The problem >> In the report on the paper bale collapse, how much did each bale weigh?

A Hispanic Laborer Dies When a Stack of Paper Bales Collapses Onto Him.
|California Case Report: 07CA002|
A 58-year-old Hispanic laborer died after being crushed by a stack of baled, recycled paper that collapsed onto him. The victim was sweeping the floor next to the stack of bales when the incident occurred. The paper bales were stacked six high and each one weighed approximately 1,000 pounds. The employer of the victim did not have a safety or training program for the employees. The employees who worked on the warehouse floor did not speak English. The CA/FACE investigator determined that, in order to prevent future occurrences, employers should:
- Ensure that the bales of recycled paper are stacked safely.
- Establish and maintain an Injury and Illness Prevention Program (IIPP) in the languages employees can comprehend.
- Establish and maintain training and testing programs that verify and document employees' achievement of skills.
On April 10, 2007, at approximately 5:00 p.m., a 58-year-old Hispanic laborer died when he was crushed by stacked bales of recycled paper that collapsed. The CA/FACE investigator learned of this incident on April 11, 2007, through a facsimile from the West Covina District Office of Cal/OSHA. The victim's employer was contacted on April 26, 2007. On May 2, 2007, the CA/FACE investigator traveled to the company that employed the victim and interviewed the company's owner and other employees in the warehouse. Photographs of the incident scene were taken.
The victim's employer was a waste management company. The company stored, loaded, and shipped bales of recycled paper. The company had been in business for five years and had eight employees. There were six employees at the job site where the incident occurred. The victim had worked for the company for two months. The victim was born in El Salvador and had been in the United States for less than a year. The victim was a college graduate and spoke only Spanish. The company did not have a written Injury and Illness Prevention Program (IIPP). Safety meetings were not held on a regular basis. The company did not have a training program that provided safety training to employees.

[Rows of scene-based questions]
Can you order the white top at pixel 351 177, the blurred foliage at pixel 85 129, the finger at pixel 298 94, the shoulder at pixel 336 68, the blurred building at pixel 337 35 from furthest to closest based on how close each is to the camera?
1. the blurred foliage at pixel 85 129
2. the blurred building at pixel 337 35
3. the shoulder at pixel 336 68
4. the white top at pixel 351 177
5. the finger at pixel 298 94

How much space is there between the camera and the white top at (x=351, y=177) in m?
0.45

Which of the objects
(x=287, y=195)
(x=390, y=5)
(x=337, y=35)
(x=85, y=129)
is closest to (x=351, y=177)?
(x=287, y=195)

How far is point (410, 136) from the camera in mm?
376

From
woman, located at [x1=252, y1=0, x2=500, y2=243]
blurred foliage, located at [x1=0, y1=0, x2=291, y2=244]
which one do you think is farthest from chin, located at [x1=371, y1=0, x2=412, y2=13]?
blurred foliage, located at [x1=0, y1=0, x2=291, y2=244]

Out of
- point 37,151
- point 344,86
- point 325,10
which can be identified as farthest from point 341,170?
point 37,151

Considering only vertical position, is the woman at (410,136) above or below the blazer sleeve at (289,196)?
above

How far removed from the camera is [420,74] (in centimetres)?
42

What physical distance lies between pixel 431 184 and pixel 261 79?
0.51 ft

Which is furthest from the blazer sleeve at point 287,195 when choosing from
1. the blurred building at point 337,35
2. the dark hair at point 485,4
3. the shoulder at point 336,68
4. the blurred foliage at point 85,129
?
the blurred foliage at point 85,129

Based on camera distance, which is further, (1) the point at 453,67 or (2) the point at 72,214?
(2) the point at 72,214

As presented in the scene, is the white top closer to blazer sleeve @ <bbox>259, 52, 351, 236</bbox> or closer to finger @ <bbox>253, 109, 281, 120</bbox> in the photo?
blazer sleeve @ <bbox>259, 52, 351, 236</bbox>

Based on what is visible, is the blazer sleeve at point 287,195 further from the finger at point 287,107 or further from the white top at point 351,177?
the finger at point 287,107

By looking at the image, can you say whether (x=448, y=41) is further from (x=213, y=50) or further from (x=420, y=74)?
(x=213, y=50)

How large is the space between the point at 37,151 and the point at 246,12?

Correct answer >> Approximately 1,000 pounds.